NAGC 2012
As George Betts pointed out today or last night on FaceBook, this year’s convention of the National Association for Gifted Children was perhaps the most polarized, fiercely divided convention in recent years. A year ago the organization’s president, Paula Olszewski-Kubilius gave an address that argued the need for the field to come together under the umbrella of a new and singular definition of giftedness, of a unified concept that could and should direct both educational programming and research—Talent Development. It is unlikely that she had any idea before she gave that speech advocating unity that it would unleash a firestorm of controversy and develop over the following months a split just about as intense and fraught as the current split between America’s political parties.
Oddly, my own experience of the convention was extremely positive overall.

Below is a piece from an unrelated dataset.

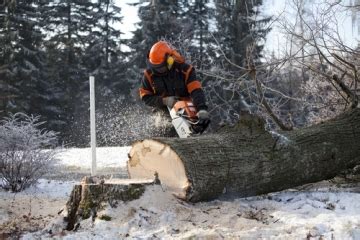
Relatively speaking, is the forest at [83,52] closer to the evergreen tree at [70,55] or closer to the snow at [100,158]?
the evergreen tree at [70,55]

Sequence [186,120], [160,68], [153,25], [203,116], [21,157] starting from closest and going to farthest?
[203,116], [186,120], [160,68], [21,157], [153,25]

Others who share my focus on the internal world of the gifted child, and on the fundamental developmental differences between the gifted and other children, had been stirred up by such an overt challenge to and dismissal of their perspective. They showed up to any sessions that fit that perspective with an unusual level of passion. I doubt that in the more than 25 years I’ve been attending and speaking at NAGC I’ve ever experienced more enthusiastic and responsive audiences.
As usual, the Columbus Group gathered after the convention, to share with each other our experiences over the last year and consider what we as individuals and—now that we’re out in the open—as a group, can and should do going forward. I arrived home wiped out and faced with only two days to get ready for Thanksgiving. I’ve been home now for a week, and my mind has been seldom at rest as I’ve pondered my experiences in Denver.
Patricia Gatto-Walden and I did a presentation this year, titled “What the Kids Want You to Know: It’s My Life.” A group in the UK 20 years ago took the keynote of the World Conference (a speech focused on gifted education as a way to make the best use of each culture’s natural resource of bright kids to benefit their country) to the kids at summer camps for the gifted and asked for their feedback. Taking a cue from them, we read aloud the shortened version of Paula’s speech that appeared in Compass Points to our Yunasa campers. Expecting no more than a handful to show up, we invited anyone who wanted to respond to it to share their thoughts for an hour long session. So many kids (nearly a third of the campers) were willing to give up regular camp activities for that hour, that we could barely fit them into the room we had available. They spoke enthusiastically for the full hour and several of them asked afterward that we send them the full text of the Subotnik, Worrell and Olszewski-Kubilius monograph that had formed the foundation for Paula’s speech.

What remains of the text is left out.